**Work order**
Output every record again so that it matches the original word for word.

**Excerpted records**
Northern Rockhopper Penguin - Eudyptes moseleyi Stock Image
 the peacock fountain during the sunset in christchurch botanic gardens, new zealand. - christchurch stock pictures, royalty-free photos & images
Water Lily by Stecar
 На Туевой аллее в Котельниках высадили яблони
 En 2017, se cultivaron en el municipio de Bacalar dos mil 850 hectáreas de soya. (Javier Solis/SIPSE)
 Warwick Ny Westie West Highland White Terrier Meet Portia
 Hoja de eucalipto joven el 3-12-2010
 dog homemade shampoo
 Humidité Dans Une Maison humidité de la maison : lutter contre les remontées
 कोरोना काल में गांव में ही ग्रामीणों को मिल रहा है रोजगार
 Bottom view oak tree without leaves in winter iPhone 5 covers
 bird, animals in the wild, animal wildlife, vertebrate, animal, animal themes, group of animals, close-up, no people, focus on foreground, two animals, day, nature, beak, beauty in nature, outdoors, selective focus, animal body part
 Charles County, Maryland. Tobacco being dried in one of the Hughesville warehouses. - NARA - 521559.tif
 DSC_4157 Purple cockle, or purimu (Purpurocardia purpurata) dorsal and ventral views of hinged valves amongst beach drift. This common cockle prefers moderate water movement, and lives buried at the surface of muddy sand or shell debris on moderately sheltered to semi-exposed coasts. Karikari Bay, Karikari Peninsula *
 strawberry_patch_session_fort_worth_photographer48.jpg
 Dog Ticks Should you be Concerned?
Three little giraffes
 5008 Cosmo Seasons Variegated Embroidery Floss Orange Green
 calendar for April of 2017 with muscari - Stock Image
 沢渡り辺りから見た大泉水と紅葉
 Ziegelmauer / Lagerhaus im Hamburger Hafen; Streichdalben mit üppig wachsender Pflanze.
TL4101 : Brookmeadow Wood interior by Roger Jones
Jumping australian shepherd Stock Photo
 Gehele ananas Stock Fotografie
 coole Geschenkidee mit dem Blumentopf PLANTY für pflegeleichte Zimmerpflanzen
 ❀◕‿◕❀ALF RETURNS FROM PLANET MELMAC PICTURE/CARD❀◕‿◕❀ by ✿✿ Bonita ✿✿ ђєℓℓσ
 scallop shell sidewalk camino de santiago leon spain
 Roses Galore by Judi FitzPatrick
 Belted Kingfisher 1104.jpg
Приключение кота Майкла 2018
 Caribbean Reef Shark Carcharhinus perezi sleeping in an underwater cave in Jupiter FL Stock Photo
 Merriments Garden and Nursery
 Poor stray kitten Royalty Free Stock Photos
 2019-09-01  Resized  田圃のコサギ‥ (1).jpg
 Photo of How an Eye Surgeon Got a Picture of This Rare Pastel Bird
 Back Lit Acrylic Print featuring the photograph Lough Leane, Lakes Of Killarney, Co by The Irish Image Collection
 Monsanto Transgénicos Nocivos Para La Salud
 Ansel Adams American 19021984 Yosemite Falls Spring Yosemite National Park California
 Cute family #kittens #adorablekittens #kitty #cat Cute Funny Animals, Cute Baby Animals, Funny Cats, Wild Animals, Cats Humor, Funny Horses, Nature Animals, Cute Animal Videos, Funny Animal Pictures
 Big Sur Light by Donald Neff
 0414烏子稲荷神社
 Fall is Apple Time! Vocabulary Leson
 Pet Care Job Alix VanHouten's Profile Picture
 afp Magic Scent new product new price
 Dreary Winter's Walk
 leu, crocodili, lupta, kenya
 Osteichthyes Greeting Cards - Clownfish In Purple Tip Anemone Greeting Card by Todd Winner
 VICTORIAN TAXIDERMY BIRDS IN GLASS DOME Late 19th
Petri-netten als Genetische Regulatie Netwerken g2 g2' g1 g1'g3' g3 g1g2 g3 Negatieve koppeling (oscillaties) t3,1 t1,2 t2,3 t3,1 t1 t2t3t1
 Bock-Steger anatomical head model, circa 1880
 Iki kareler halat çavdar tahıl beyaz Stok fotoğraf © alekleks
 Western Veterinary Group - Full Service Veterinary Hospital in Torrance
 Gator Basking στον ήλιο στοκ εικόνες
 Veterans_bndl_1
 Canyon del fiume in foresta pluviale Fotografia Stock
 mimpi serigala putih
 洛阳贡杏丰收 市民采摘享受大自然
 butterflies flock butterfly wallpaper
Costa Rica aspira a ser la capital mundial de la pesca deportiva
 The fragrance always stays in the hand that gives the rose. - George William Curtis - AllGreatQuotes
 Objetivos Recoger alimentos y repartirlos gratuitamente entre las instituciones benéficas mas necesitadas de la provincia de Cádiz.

**Output of the exercise**
Northern Rockhopper Penguin - Eudyptes moseleyi Stock Image
 the peacock fountain during the sunset in christchurch botanic gardens, new zealand. - christchurch stock pictures, royalty-free photos & images
Water Lily by Stecar
 На Туевой аллее в Котельниках высадили яблони
 En 2017, se cultivaron en el municipio de Bacalar dos mil 850 hectáreas de soya. (Javier Solis/SIPSE)
 Warwick Ny Westie West Highland White Terrier Meet Portia
 Hoja de eucalipto joven el 3-12-2010
 dog homemade shampoo
 Humidité Dans Une Maison humidité de la maison : lutter contre les remontées
 कोरोना काल में गांव में ही ग्रामीणों को मिल रहा है रोजगार
 Bottom view oak tree without leaves in winter iPhone 5 covers
 bird, animals in the wild, animal wildlife, vertebrate, animal, animal themes, group of animals, close-up, no people, focus on foreground, two animals, day, nature, beak, beauty in nature, outdoors, selective focus, animal body part
 Charles County, Maryland. Tobacco being dried in one of the Hughesville warehouses. - NARA - 521559.tif
 DSC_4157 Purple cockle, or purimu (Purpurocardia purpurata) dorsal and ventral views of hinged valves amongst beach drift. This common cockle prefers moderate water movement, and lives buried at the surface of muddy sand or shell debris on moderately sheltered to semi-exposed coasts. Karikari Bay, Karikari Peninsula *
 strawberry_patch_session_fort_worth_photographer48.jpg
 Dog Ticks Should you be Concerned?
Three little giraffes
 5008 Cosmo Seasons Variegated Embroidery Floss Orange Green
 calendar for April of 2017 with muscari - Stock Image
 沢渡り辺りから見た大泉水と紅葉
 Ziegelmauer / Lagerhaus im Hamburger Hafen; Streichdalben mit üppig wachsender Pflanze.
TL4101 : Brookmeadow Wood interior by Roger Jones
Jumping australian shepherd Stock Photo
 Gehele ananas Stock Fotografie
 coole Geschenkidee mit dem Blumentopf PLANTY für pflegeleichte Zimmerpflanzen
 ❀◕‿◕❀ALF RETURNS FROM PLANET MELMAC PICTURE/CARD❀◕‿◕❀ by ✿✿ Bonita ✿✿ ђєℓℓσ
 scallop shell sidewalk camino de santiago leon spain
 Roses Galore by Judi FitzPatrick
 Belted Kingfisher 1104.jpg
Приключение кота Майкла 2018
 Caribbean Reef Shark Carcharhinus perezi sleeping in an underwater cave in Jupiter FL Stock Photo
 Merriments Garden and Nursery
 Poor stray kitten Royalty Free Stock Photos
 2019-09-01  Resized  田圃のコサギ‥ (1).jpg
 Photo of How an Eye Surgeon Got a Picture of This Rare Pastel Bird
 Back Lit Acrylic Print featuring the photograph Lough Leane, Lakes Of Killarney, Co by The Irish Image Collection
 Monsanto Transgénicos Nocivos Para La Salud
 Ansel Adams American 19021984 Yosemite Falls Spring Yosemite National Park California
 Cute family #kittens #adorablekittens #kitty #cat Cute Funny Animals, Cute Baby Animals, Funny Cats, Wild Animals, Cats Humor, Funny Horses, Nature Animals, Cute Animal Videos, Funny Animal Pictures
 Big Sur Light by Donald Neff
 0414烏子稲荷神社
 Fall is Apple Time! Vocabulary Leson
 Pet Care Job Alix VanHouten's Profile Picture
 afp Magic Scent new product new price
 Dreary Winter's Walk
 leu, crocodili, lupta, kenya
 Osteichthyes Greeting Cards - Clownfish In Purple Tip Anemone Greeting Card by Todd Winner
 VICTORIAN TAXIDERMY BIRDS IN GLASS DOME Late 19th
Petri-netten als Genetische Regulatie Netwerken g2 g2' g1 g1'g3' g3 g1g2 g3 Negatieve koppeling (oscillaties) t3,1 t1,2 t2,3 t3,1 t1 t2t3t1
 Bock-Steger anatomical head model, circa 1880
 Iki kareler halat çavdar tahıl beyaz Stok fotoğraf © alekleks
 Western Veterinary Group - Full Service Veterinary Hospital in Torrance
 Gator Basking στον ήλιο στοκ εικόνες
 Veterans_bndl_1
 Canyon del fiume in foresta pluviale Fotografia Stock
 mimpi serigala putih
 洛阳贡杏丰收 市民采摘享受大自然
 butterflies flock butterfly wallpaper
Costa Rica aspira a ser la capital mundial de la pesca deportiva
 The fragrance always stays in the hand that gives the rose. - George William Curtis - AllGreatQuotes
 Objetivos Recoger alimentos y repartirlos gratuitamente entre las instituciones benéficas mas necesitadas de la provincia de Cádiz.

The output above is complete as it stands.